Nils Carlson <pyssling@ludd.ltu.se> writes:
I would be very happy for some review (and even testing) of this resource-agent from somebody with expertise in mariadb replication.
I do not think I can offer review or testing, but I can give a few general remarks, maybe they can be helpful.
The parameter set on each node is as follows:
SET GLOBAL rpl_semi_sync_slave_enabled='ON', \ rpl_semi_sync_master_enabled='ON', \ rpl_semi_sync_master_wait_point='AFTER_SYNC', \ gtid_strict_mode='ON', \ sync_binlog=1, \ sync_master_info=1, \ sync_relay_log=1, \ sync_relay_log_info=1;
I suspect this may be overkill, but I don't have the competence to judge.
gtid_strict_mode='ON' is good.

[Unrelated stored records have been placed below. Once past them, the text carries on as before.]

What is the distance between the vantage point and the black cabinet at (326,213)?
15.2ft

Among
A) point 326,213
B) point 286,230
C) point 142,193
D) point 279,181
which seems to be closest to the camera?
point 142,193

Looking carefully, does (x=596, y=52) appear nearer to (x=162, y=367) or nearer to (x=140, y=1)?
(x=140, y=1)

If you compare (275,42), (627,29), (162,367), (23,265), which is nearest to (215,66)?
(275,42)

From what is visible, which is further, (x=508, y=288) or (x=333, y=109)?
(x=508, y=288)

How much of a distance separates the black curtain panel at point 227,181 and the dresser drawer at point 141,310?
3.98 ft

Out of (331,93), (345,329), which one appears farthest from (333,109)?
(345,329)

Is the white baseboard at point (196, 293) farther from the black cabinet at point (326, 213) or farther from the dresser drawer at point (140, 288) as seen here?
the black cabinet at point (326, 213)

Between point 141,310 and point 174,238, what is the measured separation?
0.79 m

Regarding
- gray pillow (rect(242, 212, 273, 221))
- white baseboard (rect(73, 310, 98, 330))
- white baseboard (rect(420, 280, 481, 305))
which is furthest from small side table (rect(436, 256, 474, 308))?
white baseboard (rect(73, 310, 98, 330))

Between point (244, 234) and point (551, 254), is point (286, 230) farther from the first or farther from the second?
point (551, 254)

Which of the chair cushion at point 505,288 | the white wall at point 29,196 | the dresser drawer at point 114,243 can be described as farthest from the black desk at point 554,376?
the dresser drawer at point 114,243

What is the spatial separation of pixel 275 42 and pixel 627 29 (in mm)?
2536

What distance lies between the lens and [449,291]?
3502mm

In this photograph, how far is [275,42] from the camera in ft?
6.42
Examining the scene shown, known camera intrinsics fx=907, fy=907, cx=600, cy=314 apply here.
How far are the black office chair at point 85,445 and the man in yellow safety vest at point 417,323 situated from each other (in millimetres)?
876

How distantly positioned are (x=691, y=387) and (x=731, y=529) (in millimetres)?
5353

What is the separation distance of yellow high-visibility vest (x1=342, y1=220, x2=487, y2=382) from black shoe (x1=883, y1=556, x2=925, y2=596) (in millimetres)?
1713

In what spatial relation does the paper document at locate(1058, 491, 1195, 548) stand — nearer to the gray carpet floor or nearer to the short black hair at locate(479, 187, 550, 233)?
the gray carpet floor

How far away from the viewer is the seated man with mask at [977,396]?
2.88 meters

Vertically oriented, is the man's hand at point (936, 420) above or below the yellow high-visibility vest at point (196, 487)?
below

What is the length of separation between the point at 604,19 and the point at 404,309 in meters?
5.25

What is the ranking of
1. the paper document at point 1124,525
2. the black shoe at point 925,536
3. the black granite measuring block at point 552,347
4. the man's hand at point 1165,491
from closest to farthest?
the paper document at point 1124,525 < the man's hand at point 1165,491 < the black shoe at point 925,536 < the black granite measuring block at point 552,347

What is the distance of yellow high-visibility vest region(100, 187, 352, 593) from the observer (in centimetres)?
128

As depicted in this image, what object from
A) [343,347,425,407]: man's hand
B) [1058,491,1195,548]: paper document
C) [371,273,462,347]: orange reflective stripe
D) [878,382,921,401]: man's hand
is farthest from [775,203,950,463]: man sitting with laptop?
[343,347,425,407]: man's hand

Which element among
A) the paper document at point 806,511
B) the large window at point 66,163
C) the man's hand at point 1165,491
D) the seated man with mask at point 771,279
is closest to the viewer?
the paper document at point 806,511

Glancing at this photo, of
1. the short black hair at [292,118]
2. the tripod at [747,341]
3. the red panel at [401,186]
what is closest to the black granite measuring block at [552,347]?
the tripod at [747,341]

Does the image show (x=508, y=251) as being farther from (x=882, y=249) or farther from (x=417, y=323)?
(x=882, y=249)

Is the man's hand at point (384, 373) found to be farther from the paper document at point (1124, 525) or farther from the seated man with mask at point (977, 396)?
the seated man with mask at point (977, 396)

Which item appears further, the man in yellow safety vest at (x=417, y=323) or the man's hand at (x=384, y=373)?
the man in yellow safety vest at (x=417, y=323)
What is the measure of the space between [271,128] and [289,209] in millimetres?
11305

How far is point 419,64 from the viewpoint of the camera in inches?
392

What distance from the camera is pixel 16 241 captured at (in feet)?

I assume that the slaves are also set up with MASTER_USE_GTID=slave_pos (or current_pos). sync_relay_log=1 and sync_relay_log_info=1 would be quite bad for performance on a busy server. And they do not really make things any safer, in my opinion. The GTID position is stored transactionally in a table (assuming InnoDB storage engine), not in relay_log.info, and the relay log is in any case deleted and reloaded from the new master. On the other hand, innodb_flush_log_at_trx_commit=1 is needed (together with sync_binlog=1) to ensure transactional consistency between (InnoDB) data and binlog.
The general idea is to select the master at startup and failure as the node with the highest GTID.
This should work fine in the simple cases with a single domain ID used and no multi-source replication. In more complex cases, it is possible for one node to be ahead in on replication domain, while another node is ahead in another, so that no single node has the "highest GTID". The way to handle this is described here: https://mariadb.com/kb/en/mariadb/gtid/#start-slave-until-master_gtid_posxxx I think it is perfectly fine to start with the simple approach you describe. That should be by far the most common use case. Just good to be aware about the general case. Hope this helps, - Kristian.